I know I'm supposed to be writing a breathless article about whether New Jersey Governor Chris Christie is thinking about jumping in the Republican presidential primary today, but since so many other fine commentators are addressing this burning issue, I thought I'd skip it. The man keeps saying "No," and the media keep hearing "Maybe," so I'm just going to leave it at that for now.
Instead I'd like to talk about the back-room struggling within the Republican Party this week which is a lot more interesting and will likely be a lot more germane to the race -- the question of who goes first (or, more to the point, who goes fifth) in the Republican primary calendar.
The Republican National Committee has valiantly tried to lay down the law for the Republican primary season. Their plan will (one way or another) be somewhat of a radical change for the party. The RNC envisions a three-phase schedule -- early states, a free-for-all, and then wrapping things up in dignified fashion.
The first phase will consist of the "traditional" first-voting states. This used to just be Iowa (first caucus) and New Hampshire (first primary), but has expanded to include South Carolina and Nevada in recent times. This was a change for the better, since it allows the voices of a state in the South and a state in the West, both of which have very different demographics from Iowa and New Hampshire. The RNC's plan gives these four states the months of January and February to vote in, without the distraction of other states muscling their way in.

▶ _What is expected_
Reproduce the commentary on the Republican primary calendar word for word, in its entirety.

▶ _Raw data_

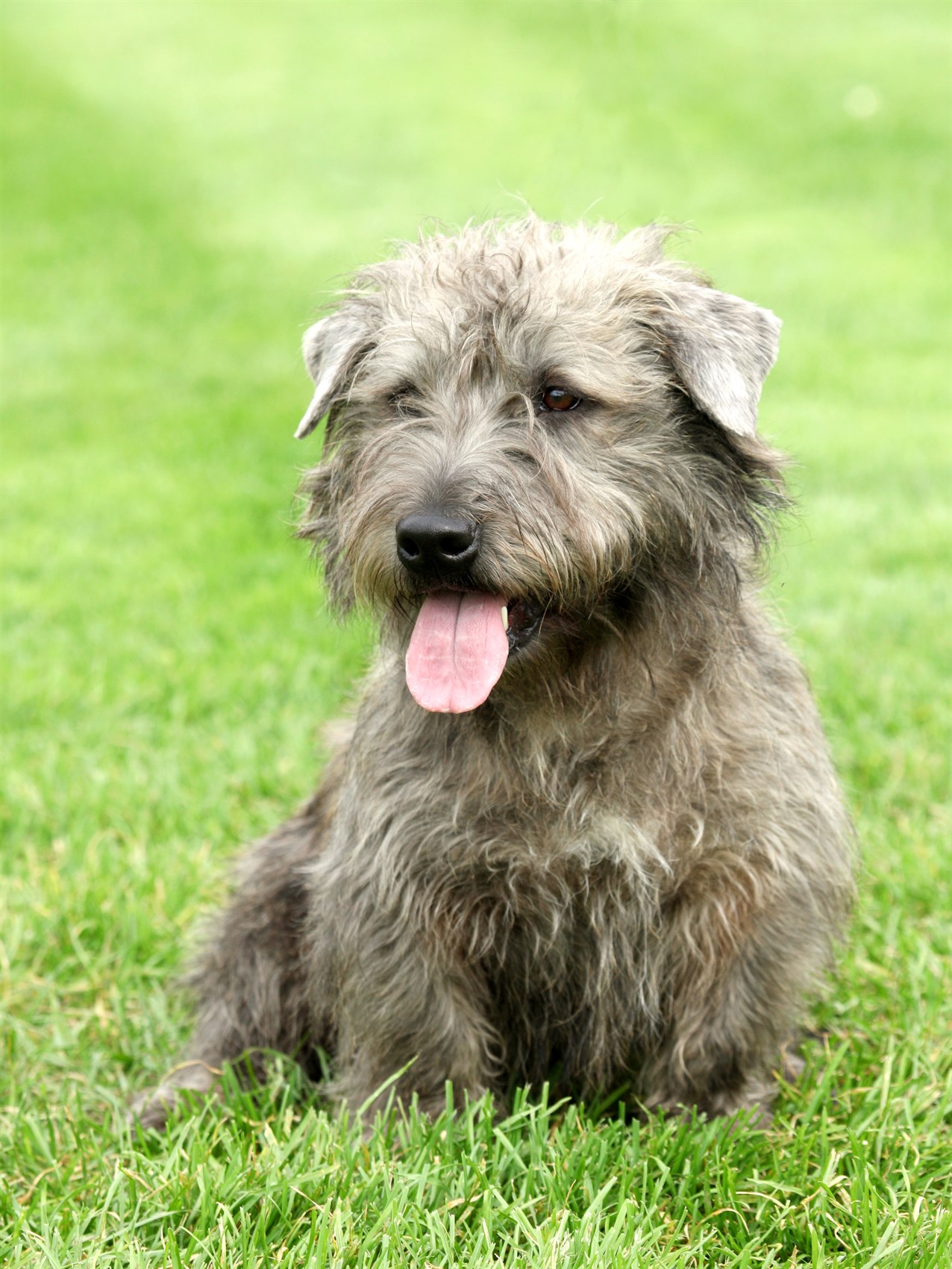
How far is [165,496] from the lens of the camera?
29.1 ft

▶ _Task result_
I know I'm supposed to be writing a breathless article about whether New Jersey Governor Chris Christie is thinking about jumping in the Republican presidential primary today, but since so many other fine commentators are addressing this burning issue, I thought I'd skip it. The man keeps saying "No," and the media keep hearing "Maybe," so I'm just going to leave it at that for now.
Instead I'd like to talk about the back-room struggling within the Republican Party this week which is a lot more interesting and will likely be a lot more germane to the race -- the question of who goes first (or, more to the point, who goes fifth) in the Republican primary calendar.
The Republican National Committee has valiantly tried to lay down the law for the Republican primary season. Their plan will (one way or another) be somewhat of a radical change for the party. The RNC envisions a three-phase schedule -- early states, a free-for-all, and then wrapping things up in dignified fashion.
The first phase will consist of the "traditional" first-voting states. This used to just be Iowa (first caucus) and New Hampshire (first primary), but has expanded to include South Carolina and Nevada in recent times. This was a change for the better, since it allows the voices of a state in the South and a state in the West, both of which have very different demographics from Iowa and New Hampshire. The RNC's plan gives these four states the months of January and February to vote in, without the distraction of other states muscling their way in.